Official Judge Sites
Please visit judge.wizards.com often to write reviews and create practice tests for yourself. It’s the hub for all things related to testing and reviews!
Please create your profile at apps.magicjudges.org as soon as possible! It’s the hub for all things related to event and tournament operations. On this site you will find our judge forums, where you can ask questions of the wider judge community and access event solicitations!
Visit these Facebook pages, Michigan Magic Judges and Great Lakes Magic Judges, for central communication with your local community of judges. At this point you should already be added to these groups so please feel free to post and message people as you need things!
Slack, a large chatroom, is the prefered method of communication for the Great Lakes region. You can find the group here, and I will reach out in a separate email to add you as a user.
The judge program has broken up the world into regions. The Great Lakes (Michigan, Indiana, Ohio, and Kentucky) is your region and your Regional Coordinator is L3 Jarrod Williams. Jarrod is open to any questions, comments, or concerns you may have, and I recommend reaching out to him on Slack.

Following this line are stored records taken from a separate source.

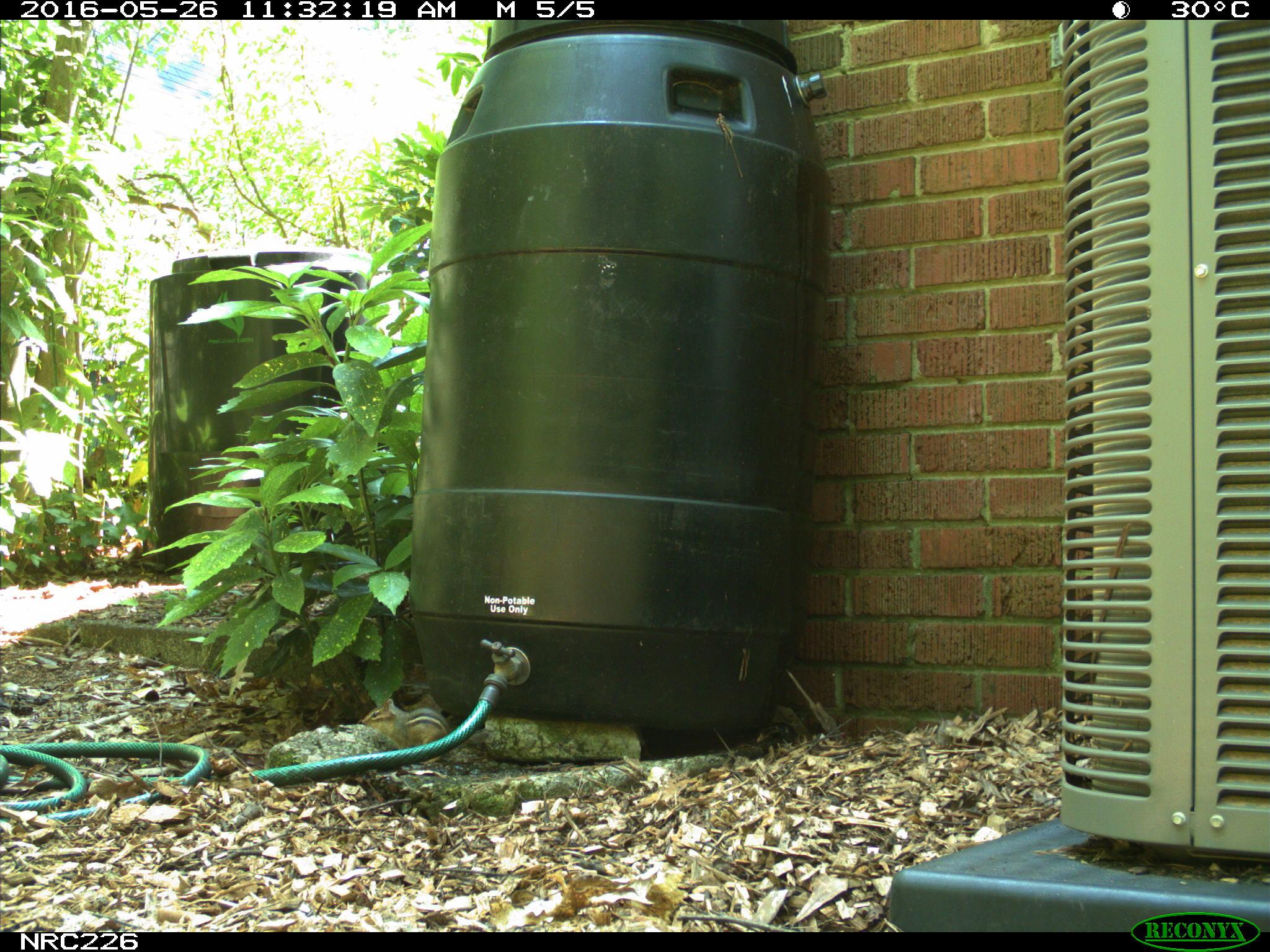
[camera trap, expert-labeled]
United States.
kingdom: Animalia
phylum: Chordata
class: Mammalia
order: Rodentia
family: Sciuridae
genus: Tamias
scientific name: Tamias striatus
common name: eastern chipmunk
Eastern Chipmunk (Tamias striatus).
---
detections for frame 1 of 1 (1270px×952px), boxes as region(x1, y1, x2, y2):
Eastern Chipmunk: region(357, 691, 455, 754)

The Great Lakes region uses a system of Area Captain to assist the Regional Coordinator with day to day operations. Your Area Captain is Meg Baum, and she is here to help you with any immediate concerns or situations that arise!
Use yawgatog.com often! It’s a great resource that hyperlinks the Comprehensive Rules.
Consider using magiccards.info for looking up cards. I use this tool when creating scenarios for teaching or looking up cards using meta data.
At blogs.magicjudges.org/rules, you will find the Comprehensive Rules, Annotated Magic Tournament Rules, Annotated Infraction Procedure Guide, Judging at Regular REL, and much much more! It’s the hub for all rules documents!
There are many ways to level up your advancement reviews. As you try new approaches to the advancement review, I encourage you to share that knowledge amongst your mentors and peers. The strategies I’ve outlined here are designed to incorporate as much useful information as possible into the review as a way of connecting judges with their communities and providing them with tools for success.